December 17, 2004
The problems attending LENR (formerly called cold fusion) can be classified as systemic and technical. Breakdowns in communication between those involved in such research, and both the scientific community and the public, and also the difficulty in getting funding for the research, are systemic problems. The technical problems associated with LENR have included inadequate instrumentation, incomplete materials analysis, complex protocols and, most critically, early lack of reproducibility. Despite these problems, there has been major experimental progress in the past fifteen years. Dozens of "positive" experiments have been conducted by competent and credentialed investigators, who used adequate instrumentation, which was properly calibrated before, during and after the experiments. Reproducibility has improved significantly. The 11th International Conference was held in Marseilles in October of this year. An overview of that conference will be presented to illustrate the continual progress in the field. Several prospects for LENR are playing out now. A two-step plan to move toward returning the field to the status of an ordinary topic for scientific inquiry was developed several years ago and completed recently. The plan included, first, a comprehensive review of the literature (see the review at http://www.lenr-canr.org/acrobat/Hagelsteinnewphysica.pdf) and, second, a national study conducted by the Department of Energy to determine the status of the field and to recommend what ought to be done. The structure of a LENR research program has been developed. The bottom line: despite many problems, nuclear reactions can occur at very low energies, so LENR appears to be real, and what to do about it seems clear.

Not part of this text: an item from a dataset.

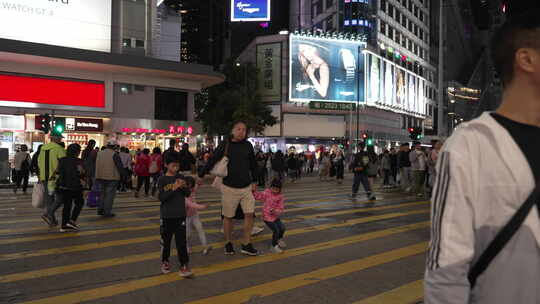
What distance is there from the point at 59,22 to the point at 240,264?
1112 inches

Dr. David Nagel received a B.S. degree (magna cum laude) in Engineering Science from the University of Notre Dame (1960) and graduate degrees from the University of Maryland (M.S. in Physics, 1969 and Ph.D. in Engineering Materials, 1977). He joined the civilian staff of the Naval Research Laboratory in 1964, where he held positions as a Research Physicist, Section Head, Branch Head and, finally, Superintendent of the Condensed Matter and Radiation Sciences Division. In this last position, Nagel was a member of the Senior Executive Service, and managed the experimental and theoretical research and development efforts of 150 government, contractor and other personnel. He has written or co-authored over 150 technical articles, reports, book chapters and encyclopedia articles. Nagel spent 30 years on active and reserve duty for the Navy and retired as a Captain in 1990. He became a Research Professor in the School of Engineering and Applied Science of The George Washington University in 1998. His current interests include applications of MEMS and nano-technologies, as well as low energy nuclear reactions.